SHARE BUYBACK PROPOSAL
VRL recently announced a proposal to buy-back the fully paid-up equity shares for an aggregate amount not exceeding Rs 414 million at a maximum price of Rs 460 per share. This would constitute nearly nine lakh equity shares, or 0.99 per cent of the total number of paid-up equity shares of the company.
IMPROVEMENT IN TRUCK TURNAROUND TIME
Post removal of the inter-state checkposts, the company has experienced lower turnaround time and improvement in utility of trucks. However, there is further room for improvement to lower the turnaround time for trucks, which would aid the margins of the company going forward. Improvement in turnaround time and with improved utilisation of its current fleet, the capex requirement of the company in the trucking segment is expected to come down.
IMPACT OF FUEL PRICES
Crude oil prices, which had declined in the first quarter of FY18, have now spiked up again and are now hovering over $60/barrel, higher by almost 17 per cent since April this year. The last time India's crude oil basket was above 60-dollars-a-barrel was in December 2014. However, VRL has tie-up with Indian Oil Corporation for supply and purchase of fuel at a lower cost as compared to the market. Besides, the company has its own two petrol pumps located at Chitradurga and Varur in Karnataka. This not only helps in lowering the cost of fuel for the company but also in maintaining the quality of fuel used in the vehicles. VRL has also established a body-building plant for trucks, which focuses to keep the overall weight of the truck less, resulting in fuel saving or higher material load. The company source original parts directly from the manufacturer or the supplier, which helps its trucks to run uninterruptedly and reduce the overall cost of parts.
FINANCIALS
On a quarterly basis, the net income of the company increased 1.12 per cent to Rs 451.93 crore in the second quarter of FY18, as against Rs 446.91 crore in the same quarter last year. The company’s PBT increased 42.14 per cent to Rs 31 crore in the second quarter of FY18 on a yearly basis. The company’s net profit also increased 55.73 per cent to Rs. 21.6 crore in Q2 FY18, as against a net profit of Rs. 13.87 crore in the Q2 of the previous year.

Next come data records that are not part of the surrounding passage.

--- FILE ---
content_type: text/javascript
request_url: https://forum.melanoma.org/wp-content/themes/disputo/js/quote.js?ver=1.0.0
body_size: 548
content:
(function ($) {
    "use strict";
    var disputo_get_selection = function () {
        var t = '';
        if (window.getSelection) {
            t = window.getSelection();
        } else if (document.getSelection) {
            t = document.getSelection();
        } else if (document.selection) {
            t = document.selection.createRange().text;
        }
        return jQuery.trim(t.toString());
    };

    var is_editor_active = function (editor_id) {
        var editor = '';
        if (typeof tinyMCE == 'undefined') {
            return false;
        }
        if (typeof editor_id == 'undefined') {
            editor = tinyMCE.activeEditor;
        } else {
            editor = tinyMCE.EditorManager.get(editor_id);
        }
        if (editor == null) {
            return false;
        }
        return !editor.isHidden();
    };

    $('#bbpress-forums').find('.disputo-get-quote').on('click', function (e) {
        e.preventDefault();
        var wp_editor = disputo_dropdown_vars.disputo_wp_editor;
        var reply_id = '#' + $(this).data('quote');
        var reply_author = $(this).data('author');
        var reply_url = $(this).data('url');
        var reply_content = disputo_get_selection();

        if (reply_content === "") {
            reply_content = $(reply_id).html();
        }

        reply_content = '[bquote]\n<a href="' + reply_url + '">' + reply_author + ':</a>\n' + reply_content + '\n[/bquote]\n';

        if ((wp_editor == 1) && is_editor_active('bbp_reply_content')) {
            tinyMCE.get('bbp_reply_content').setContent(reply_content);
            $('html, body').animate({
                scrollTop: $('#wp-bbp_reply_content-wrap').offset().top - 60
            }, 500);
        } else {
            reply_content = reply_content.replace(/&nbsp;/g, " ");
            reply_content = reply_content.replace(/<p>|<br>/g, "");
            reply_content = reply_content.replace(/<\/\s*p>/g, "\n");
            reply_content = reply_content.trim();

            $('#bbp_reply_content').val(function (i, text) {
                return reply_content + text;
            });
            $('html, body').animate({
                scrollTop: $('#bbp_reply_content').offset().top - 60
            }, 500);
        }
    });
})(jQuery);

The company incurred a one-time expense (as penalty) of Rs 45 million in the quarter for its dealing with unregistered GST traders during the quarter. The government has started waiving these penalties since October, 2017.
On an annual basis, the company’s net income increased 5.66 per cent to Rs 1803.09 crore in FY17 on a year-on-year basis. The company’s PBT decreased 31.62 per cent to Rs 105.3 crore in FY17, as against Rs 153.99 crore in the previous fiscal. The net profit of the company decreased 31.12 per cent to Rs. 70.47 crore in FY17, as against Rs. 102.31 crore in the previous fiscal.
VALUATIONS
On the valuation front, the company maintained a PE ratio of 44.11x. The company’s return on equity (RoE) and return on capital employed (RoCE) stood at 13.45 per cent and 17.12 per cent, respectively. The company has a debt-to-equity ratio of 0.34. The company has also been maintaining a healthy dividend payout of 43.75 per cent. However, the company has delivered a nominal growth of 9.79 per cent over the past five years.
CONCLUSION
VRL is well-placed in the Indian logistics sector with an established brand name in goods transportation network across the country. We expect VRL Logistics to grow in the long term on the back of effective internal control systems, improving consumer demand, implementation of GST and strong credible history of the company. We recommend our readerinvestors to HOLD the stock for now.